Exercise details = Count the lines below that contain the word "shower". Reply with only the number.

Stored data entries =
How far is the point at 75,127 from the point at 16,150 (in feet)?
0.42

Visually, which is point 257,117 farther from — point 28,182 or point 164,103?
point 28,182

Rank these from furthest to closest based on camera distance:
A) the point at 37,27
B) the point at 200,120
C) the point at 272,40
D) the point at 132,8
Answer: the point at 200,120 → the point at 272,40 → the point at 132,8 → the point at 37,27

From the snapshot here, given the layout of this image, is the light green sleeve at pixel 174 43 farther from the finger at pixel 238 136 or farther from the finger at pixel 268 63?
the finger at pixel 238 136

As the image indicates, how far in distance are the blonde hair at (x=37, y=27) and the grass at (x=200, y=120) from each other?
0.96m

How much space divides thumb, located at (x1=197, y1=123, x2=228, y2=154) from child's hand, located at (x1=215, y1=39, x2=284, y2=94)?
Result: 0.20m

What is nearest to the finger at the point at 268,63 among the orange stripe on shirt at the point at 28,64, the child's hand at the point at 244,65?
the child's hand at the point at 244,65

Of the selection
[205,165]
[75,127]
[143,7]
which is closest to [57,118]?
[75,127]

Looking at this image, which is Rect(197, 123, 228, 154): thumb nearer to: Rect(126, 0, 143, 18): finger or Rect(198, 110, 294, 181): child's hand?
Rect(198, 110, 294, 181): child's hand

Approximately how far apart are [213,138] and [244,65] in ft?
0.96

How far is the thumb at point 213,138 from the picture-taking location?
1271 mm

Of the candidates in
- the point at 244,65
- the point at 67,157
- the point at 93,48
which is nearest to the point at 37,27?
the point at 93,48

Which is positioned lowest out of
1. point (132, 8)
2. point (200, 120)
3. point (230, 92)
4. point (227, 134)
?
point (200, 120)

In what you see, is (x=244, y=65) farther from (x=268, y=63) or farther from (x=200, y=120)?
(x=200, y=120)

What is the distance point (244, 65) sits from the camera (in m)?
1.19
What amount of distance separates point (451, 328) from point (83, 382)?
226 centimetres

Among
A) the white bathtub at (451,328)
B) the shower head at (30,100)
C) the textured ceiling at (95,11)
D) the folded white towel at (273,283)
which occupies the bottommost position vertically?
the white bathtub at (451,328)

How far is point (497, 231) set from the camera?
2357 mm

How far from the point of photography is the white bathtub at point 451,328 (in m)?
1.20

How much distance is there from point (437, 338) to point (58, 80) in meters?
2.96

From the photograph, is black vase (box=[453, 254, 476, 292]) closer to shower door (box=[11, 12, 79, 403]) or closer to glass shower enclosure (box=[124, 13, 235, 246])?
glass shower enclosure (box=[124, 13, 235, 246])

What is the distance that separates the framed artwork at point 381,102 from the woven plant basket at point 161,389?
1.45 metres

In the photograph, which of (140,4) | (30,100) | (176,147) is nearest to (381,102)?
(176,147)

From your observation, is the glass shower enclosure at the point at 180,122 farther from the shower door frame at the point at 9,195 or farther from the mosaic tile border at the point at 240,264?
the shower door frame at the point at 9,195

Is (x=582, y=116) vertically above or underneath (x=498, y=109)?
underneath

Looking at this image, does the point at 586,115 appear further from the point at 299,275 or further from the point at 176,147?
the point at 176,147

...

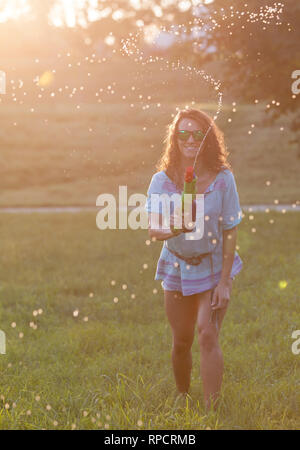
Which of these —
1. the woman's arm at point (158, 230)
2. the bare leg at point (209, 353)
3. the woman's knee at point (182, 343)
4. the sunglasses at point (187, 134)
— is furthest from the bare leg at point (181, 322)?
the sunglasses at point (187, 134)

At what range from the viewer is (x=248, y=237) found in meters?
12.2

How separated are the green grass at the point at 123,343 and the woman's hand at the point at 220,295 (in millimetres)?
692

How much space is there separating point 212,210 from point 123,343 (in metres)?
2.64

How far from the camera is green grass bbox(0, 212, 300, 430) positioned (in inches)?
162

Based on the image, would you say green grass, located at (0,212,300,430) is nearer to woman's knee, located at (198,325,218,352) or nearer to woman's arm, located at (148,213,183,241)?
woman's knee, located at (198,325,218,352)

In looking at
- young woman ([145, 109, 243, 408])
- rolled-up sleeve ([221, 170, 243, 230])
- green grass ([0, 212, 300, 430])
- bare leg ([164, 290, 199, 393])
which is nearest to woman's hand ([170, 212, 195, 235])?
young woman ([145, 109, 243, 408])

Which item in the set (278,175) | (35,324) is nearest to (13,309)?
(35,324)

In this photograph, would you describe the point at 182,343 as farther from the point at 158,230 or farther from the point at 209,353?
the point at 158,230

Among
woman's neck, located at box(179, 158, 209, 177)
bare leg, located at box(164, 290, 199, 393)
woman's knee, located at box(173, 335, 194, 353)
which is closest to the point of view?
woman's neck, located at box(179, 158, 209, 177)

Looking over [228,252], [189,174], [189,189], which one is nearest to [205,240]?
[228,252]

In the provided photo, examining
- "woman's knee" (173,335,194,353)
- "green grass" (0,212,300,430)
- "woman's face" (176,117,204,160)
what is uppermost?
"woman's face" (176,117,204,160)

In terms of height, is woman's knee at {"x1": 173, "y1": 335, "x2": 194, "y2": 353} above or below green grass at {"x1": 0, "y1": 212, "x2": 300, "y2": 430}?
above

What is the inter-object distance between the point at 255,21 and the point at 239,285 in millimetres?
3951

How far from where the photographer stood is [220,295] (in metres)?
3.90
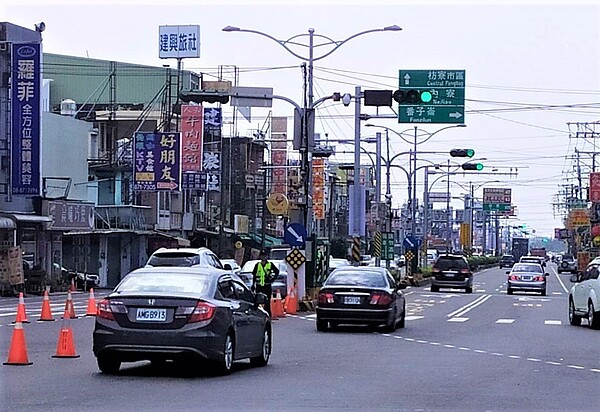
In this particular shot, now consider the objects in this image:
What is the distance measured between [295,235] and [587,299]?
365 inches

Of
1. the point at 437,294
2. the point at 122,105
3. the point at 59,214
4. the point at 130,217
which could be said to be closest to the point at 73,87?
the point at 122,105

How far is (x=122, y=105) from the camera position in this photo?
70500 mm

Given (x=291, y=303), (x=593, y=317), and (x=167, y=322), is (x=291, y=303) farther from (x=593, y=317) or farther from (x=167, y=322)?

Completed task = 5